The university owns eight large units and three smaller ones referred to as “junior” Hotty Toddy Potties. Facilities management tows four units to campus by an 18-wheeler rig on Thursdays, and the rest are placed on Fridays before home games.

“Our goal is to have them placed by the start of the academic day in order to minimize the disruption to campus,” Pearson said.

During football season, four large units are placed on University Avenue in front of Faser Hall, two are placed in front of Ventress, two are placed in front of Farley, and one junior potty is placed behind Hume Hall.

The specialty bathrooms aren’t only found on game days, however. Throughout the year, two junior potties can be found in the south parking lot of campus, and during baseball season, one large unit is placed in the parking lot behind left field.

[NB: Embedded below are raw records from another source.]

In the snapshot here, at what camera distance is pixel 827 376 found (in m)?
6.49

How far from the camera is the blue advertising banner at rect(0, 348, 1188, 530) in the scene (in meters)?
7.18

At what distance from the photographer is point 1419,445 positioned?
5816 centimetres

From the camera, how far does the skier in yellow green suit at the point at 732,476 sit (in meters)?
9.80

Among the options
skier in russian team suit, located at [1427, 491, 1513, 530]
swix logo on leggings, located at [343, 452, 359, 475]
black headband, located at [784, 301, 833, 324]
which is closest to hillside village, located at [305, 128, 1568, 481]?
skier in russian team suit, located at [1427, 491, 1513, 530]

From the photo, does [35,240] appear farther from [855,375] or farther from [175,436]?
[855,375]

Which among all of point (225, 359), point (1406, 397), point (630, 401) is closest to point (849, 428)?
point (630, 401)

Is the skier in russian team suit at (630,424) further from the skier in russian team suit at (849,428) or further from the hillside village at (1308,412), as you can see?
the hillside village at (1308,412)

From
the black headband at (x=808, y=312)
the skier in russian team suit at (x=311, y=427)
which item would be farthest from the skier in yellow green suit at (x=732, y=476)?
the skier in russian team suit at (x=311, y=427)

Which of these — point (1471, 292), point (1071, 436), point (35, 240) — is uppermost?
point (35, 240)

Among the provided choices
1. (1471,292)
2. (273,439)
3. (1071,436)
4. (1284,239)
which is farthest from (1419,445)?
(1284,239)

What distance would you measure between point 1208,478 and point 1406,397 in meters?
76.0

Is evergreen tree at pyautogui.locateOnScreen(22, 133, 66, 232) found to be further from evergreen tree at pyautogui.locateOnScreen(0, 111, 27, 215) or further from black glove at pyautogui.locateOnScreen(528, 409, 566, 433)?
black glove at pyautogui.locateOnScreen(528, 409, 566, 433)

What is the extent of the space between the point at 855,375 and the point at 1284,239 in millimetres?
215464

According to facilities management, the city of Oxford even uses the bathrooms for events that draw large crowds, such as the Double Decker arts festival in the spring.

During use, a male and female facility management custodial staff  member are stationed at each unit to clean the respective sides.

“They are maintained in manner that presents a positive image,” Pearson said. “They are all white to present a cleaner image,  no graffiti is allowed.”

People in the Grove are both impressed and relieved while they relieve themselves in Hotty Toddy Potties. Sophomore marketing major Molly High said the bathrooms are one of the most unique parts of game day.

“They are so much cleaner and more convenient than going into one of the buildings, especially the Union, to go to the bathroom,” High said. She noted the lines in the Union bathroom, and that people often bump into you.

Like several other students, High likes to get dressed up on game day, and feels like the Hotty Toddy Potties provide a fancier image of the Grove.

“When I’m in my dress for game day, I don’t want to have to get into a cramped, smelly (portable toilet), and I think it’s so cool that Ole Miss provides nicer options,” she said.

The university is known widely for its top-notch tailgating, and every detail of the game day experience – from tents to toilets – is held to a higher standard.